2007 GSA Denver Annual Meeting (28–31 October 2007)

Paper No. 2
Presentation Time: 8:15 AM

FACIES ARCHITECTURE OF PLIOCENE-LOWER PLEISTOCENE ALLUVIAL-FAN AND AXIAL-FLUVIAL STRATA ADJACENT TO THE INTRABASINAL MUD SPRINGS MOUNTAINS, SOUTHERN RIO GRANDE RIFT


MACK, Greg H., Geological Sciences, New Mexico State University, P.O. Box 30001/MSC 3AB, Las Cruces, NM 88003 and FOSTER, Ron L., Geological Sciences, New Mexico State Univ, MSC 3AB, Las Cruces, NM 88003-0001, gmack@nmsu.edu

The Mud Springs Mountains (MSM) near Truth or Consequences, New Mexico, is a large (10X2 km), north-trending, intrabasinal fault block located within the northern part of the eastward-tilted Palomas half graben. Along the southern tip of the MSM, Pliocene-lower Pleistocene basin fill up to 90 m thick records the interplay between small alluvial fans derived from the footwall and hanging wall of the MSM, the axial Rio Grande, and large alluvial fans derived from the Black Range (BR) and smaller fault blocks that constitute the western hanging wall of the Palomas basin. BR-derived alluvial fans extended 15-30 km into the basin before encountering the MSM fans and the axial Rio Grande. Extensive badlands and deep canyons allow mapping strata of the four dispersal systems at the scale of 1:12,000. Alluvial-fan detritus derived from the MSM footwall extends only 50-600 m from the mountain front before interfingering with and being replaced by BR-derived alluvial-fan sediment. Hanging wall-derived alluvial-fan detritus of the MSM spreads farther into the basin (~1.0 km), where it interfingers with and is replaced by both BR-derived alluvial fan sediment and by sediment of the axial Rio Grande. The relative abundance of Rio Grande fluvial-channel deposits increases away from the MSM and toward the footwall of the Palomas basin (Caballo Mountains), probably in response to active faulting and concomitant eastward tilting of the floor of the larger half graben.

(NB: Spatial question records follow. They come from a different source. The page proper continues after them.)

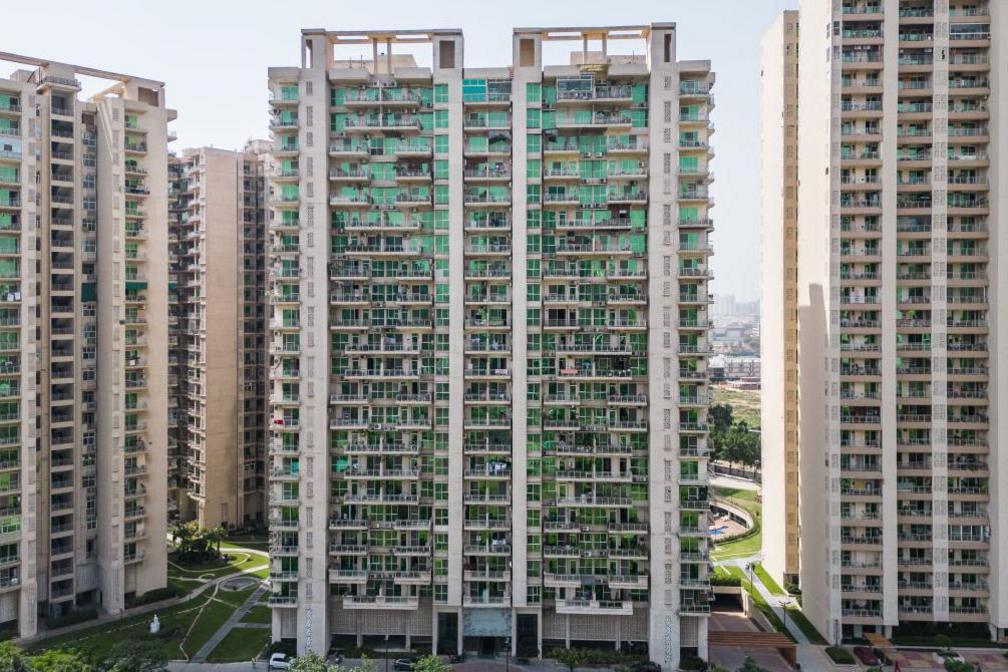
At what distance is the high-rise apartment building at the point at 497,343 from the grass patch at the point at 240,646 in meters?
2.76

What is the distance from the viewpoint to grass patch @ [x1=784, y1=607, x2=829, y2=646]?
71.9 m

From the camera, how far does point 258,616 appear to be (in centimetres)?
7662

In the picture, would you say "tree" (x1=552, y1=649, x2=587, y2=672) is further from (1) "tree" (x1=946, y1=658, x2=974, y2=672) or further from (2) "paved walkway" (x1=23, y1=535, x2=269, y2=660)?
(1) "tree" (x1=946, y1=658, x2=974, y2=672)

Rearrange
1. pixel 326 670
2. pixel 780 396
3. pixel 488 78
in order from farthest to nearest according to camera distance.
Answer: pixel 780 396
pixel 488 78
pixel 326 670

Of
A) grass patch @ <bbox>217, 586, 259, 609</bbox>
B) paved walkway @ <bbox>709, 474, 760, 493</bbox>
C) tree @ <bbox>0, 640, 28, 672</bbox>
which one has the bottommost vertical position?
grass patch @ <bbox>217, 586, 259, 609</bbox>

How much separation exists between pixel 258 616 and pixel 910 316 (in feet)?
221

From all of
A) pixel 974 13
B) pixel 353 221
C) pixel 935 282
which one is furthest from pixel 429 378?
pixel 974 13

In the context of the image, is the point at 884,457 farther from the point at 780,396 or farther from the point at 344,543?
the point at 344,543

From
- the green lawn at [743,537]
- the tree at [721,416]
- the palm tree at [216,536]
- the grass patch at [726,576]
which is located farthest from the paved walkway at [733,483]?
the palm tree at [216,536]

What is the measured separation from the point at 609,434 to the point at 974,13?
49.9 m

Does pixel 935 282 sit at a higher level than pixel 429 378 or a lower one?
higher

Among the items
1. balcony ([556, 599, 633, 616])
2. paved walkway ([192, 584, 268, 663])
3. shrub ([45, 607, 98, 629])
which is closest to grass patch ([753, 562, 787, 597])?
balcony ([556, 599, 633, 616])

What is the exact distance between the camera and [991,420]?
7062cm

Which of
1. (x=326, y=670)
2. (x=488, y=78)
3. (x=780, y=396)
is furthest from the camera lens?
(x=780, y=396)
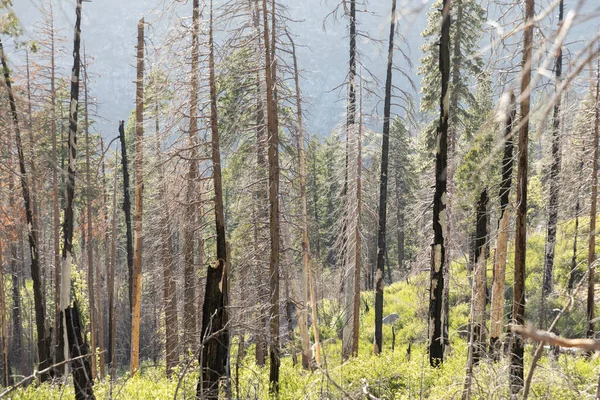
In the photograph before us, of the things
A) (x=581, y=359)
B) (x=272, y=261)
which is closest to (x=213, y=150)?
(x=272, y=261)

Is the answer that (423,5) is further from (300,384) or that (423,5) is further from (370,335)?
(370,335)

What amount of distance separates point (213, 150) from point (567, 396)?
6.88 m

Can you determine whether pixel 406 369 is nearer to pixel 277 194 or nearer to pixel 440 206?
pixel 440 206

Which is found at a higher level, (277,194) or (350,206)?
(277,194)

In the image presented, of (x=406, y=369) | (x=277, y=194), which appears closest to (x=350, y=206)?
(x=277, y=194)

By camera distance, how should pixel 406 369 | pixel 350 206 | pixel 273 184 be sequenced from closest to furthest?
pixel 273 184 → pixel 406 369 → pixel 350 206

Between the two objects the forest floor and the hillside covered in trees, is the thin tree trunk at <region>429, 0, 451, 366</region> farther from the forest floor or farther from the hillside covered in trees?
the forest floor

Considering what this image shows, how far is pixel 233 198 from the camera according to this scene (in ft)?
34.2

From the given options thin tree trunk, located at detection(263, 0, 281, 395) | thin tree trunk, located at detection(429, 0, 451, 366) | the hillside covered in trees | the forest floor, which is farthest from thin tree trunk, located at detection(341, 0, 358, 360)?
thin tree trunk, located at detection(429, 0, 451, 366)

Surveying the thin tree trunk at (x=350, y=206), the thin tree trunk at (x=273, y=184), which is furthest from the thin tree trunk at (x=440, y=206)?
the thin tree trunk at (x=350, y=206)

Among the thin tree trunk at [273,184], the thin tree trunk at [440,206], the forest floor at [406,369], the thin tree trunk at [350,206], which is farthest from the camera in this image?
the thin tree trunk at [350,206]

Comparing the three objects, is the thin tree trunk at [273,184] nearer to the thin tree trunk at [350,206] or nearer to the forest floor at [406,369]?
the forest floor at [406,369]

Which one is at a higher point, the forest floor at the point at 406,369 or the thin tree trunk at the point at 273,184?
the thin tree trunk at the point at 273,184

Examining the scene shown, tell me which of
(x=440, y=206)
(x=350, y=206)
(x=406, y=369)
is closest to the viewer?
(x=440, y=206)
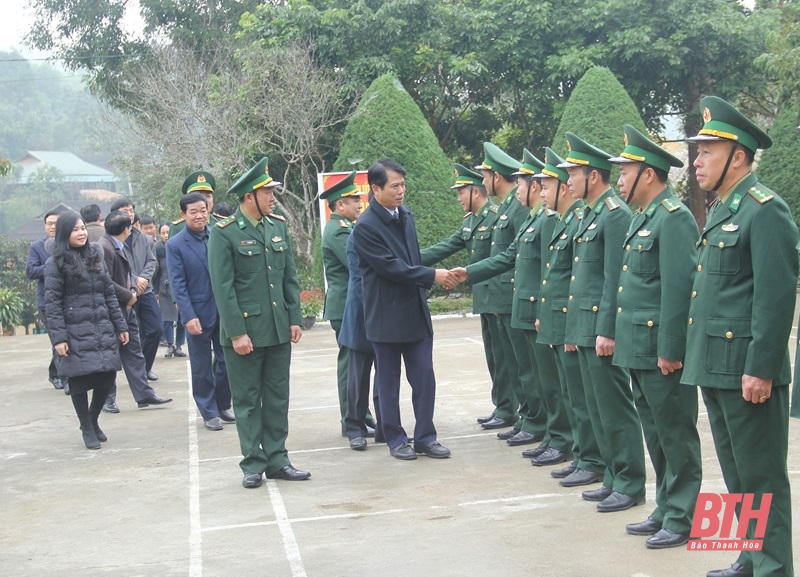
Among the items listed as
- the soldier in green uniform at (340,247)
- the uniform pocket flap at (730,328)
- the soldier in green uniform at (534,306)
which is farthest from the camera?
the soldier in green uniform at (340,247)

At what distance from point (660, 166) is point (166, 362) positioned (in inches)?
367

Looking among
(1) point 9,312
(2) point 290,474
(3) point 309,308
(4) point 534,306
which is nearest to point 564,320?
(4) point 534,306

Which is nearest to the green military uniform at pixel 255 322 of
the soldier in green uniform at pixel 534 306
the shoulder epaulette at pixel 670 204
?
the soldier in green uniform at pixel 534 306

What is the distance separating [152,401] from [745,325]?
7126 mm

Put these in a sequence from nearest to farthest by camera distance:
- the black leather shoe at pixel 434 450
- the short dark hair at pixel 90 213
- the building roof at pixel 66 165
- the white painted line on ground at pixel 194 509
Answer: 1. the white painted line on ground at pixel 194 509
2. the black leather shoe at pixel 434 450
3. the short dark hair at pixel 90 213
4. the building roof at pixel 66 165

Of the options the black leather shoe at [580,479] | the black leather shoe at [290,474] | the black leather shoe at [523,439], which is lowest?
the black leather shoe at [290,474]

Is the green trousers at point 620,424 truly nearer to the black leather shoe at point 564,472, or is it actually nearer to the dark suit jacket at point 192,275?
the black leather shoe at point 564,472

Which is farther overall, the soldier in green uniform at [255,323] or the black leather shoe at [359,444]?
the black leather shoe at [359,444]

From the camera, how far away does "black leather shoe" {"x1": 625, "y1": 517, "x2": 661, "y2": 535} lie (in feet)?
16.8

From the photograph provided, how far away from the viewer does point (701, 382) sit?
14.0ft

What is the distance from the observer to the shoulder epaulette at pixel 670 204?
16.5 ft

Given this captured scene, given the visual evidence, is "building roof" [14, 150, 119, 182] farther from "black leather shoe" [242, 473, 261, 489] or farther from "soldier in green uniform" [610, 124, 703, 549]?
"soldier in green uniform" [610, 124, 703, 549]

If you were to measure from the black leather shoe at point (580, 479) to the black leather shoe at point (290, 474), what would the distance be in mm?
1737

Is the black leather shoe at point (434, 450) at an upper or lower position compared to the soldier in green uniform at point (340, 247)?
lower
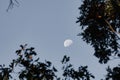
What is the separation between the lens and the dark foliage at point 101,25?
59.9 ft

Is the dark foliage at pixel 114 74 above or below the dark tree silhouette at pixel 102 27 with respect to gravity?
below

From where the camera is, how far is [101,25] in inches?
752

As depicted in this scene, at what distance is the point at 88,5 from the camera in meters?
19.0

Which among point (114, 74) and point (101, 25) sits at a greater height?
point (101, 25)

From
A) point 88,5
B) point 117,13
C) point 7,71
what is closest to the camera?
point 7,71

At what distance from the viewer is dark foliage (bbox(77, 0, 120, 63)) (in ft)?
59.9

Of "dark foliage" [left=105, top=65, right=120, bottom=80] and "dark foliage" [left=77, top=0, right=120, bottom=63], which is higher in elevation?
"dark foliage" [left=77, top=0, right=120, bottom=63]

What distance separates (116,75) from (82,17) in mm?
5230

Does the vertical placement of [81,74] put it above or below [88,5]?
below

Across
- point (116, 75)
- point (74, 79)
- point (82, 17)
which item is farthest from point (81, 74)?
point (82, 17)

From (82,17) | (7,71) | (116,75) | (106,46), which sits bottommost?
(7,71)

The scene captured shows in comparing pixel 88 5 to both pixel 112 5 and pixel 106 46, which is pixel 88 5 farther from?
pixel 106 46

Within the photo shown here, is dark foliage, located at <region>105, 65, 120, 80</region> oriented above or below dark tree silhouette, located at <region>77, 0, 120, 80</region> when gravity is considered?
below

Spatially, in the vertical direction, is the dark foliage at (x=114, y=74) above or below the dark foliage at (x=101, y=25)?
below
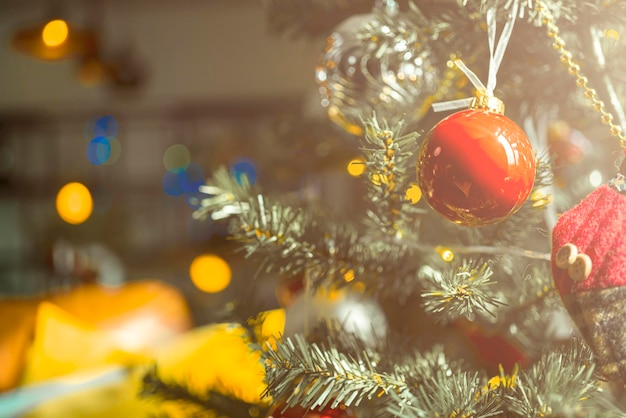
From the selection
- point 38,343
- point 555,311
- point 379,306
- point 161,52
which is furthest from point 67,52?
point 161,52

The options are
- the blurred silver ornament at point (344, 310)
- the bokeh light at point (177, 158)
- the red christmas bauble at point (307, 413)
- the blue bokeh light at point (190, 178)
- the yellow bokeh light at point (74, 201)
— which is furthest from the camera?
the bokeh light at point (177, 158)

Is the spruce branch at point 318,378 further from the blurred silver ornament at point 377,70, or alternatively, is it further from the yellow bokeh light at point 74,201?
the yellow bokeh light at point 74,201

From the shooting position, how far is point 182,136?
556cm

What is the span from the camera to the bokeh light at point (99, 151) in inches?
223

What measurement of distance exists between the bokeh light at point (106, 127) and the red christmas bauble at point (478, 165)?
5.57 meters

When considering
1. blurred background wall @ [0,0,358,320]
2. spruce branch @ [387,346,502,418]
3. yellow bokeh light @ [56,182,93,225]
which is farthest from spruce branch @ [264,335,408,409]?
blurred background wall @ [0,0,358,320]

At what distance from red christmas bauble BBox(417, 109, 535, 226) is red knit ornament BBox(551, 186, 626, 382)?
0.04 meters

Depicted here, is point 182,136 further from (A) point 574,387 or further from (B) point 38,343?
(A) point 574,387

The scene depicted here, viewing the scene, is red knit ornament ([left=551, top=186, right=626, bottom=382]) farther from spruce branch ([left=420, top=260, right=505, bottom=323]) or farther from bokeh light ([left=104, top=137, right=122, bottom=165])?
bokeh light ([left=104, top=137, right=122, bottom=165])

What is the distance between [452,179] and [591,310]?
12 centimetres

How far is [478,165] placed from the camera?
0.40 meters

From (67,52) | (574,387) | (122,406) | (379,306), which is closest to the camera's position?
(574,387)

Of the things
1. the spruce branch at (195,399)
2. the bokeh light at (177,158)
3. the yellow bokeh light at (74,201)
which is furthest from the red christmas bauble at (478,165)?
the bokeh light at (177,158)

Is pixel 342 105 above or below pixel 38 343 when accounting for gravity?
above
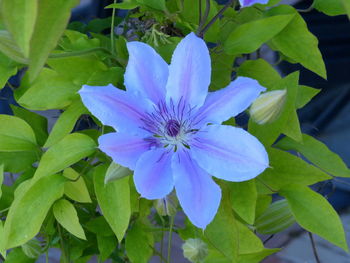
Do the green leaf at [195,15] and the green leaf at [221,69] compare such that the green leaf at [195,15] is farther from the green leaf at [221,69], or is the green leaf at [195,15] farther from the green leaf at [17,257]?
the green leaf at [17,257]

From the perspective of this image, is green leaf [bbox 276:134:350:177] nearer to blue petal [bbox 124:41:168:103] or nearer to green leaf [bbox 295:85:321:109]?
green leaf [bbox 295:85:321:109]

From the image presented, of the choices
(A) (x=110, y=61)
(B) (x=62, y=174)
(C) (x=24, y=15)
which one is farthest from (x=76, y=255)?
(C) (x=24, y=15)

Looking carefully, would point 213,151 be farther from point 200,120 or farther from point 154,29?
point 154,29

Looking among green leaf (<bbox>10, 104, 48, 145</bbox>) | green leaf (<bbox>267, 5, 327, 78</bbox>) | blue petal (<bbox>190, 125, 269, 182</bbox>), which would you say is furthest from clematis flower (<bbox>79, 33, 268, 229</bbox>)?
green leaf (<bbox>10, 104, 48, 145</bbox>)

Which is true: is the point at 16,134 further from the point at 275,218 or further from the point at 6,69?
the point at 275,218

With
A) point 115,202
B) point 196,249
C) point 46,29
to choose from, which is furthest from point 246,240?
point 46,29

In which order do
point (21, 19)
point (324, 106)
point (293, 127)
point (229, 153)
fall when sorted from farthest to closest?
1. point (324, 106)
2. point (293, 127)
3. point (229, 153)
4. point (21, 19)

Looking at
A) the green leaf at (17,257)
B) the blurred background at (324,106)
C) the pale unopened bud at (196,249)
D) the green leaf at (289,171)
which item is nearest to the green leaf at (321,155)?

Spread of MSM-derived alluvial fans into the basin was inhibited by low and intermittent sediment yield from small (< 1 km2) catchments in the MSM, as well as by toe-cutting by the axial Rio Grande and by BR-derived, cobble-bed fan channels, whose erosive power was related to high-relief and high-elevation catchments with areas on the order of ~500 km2.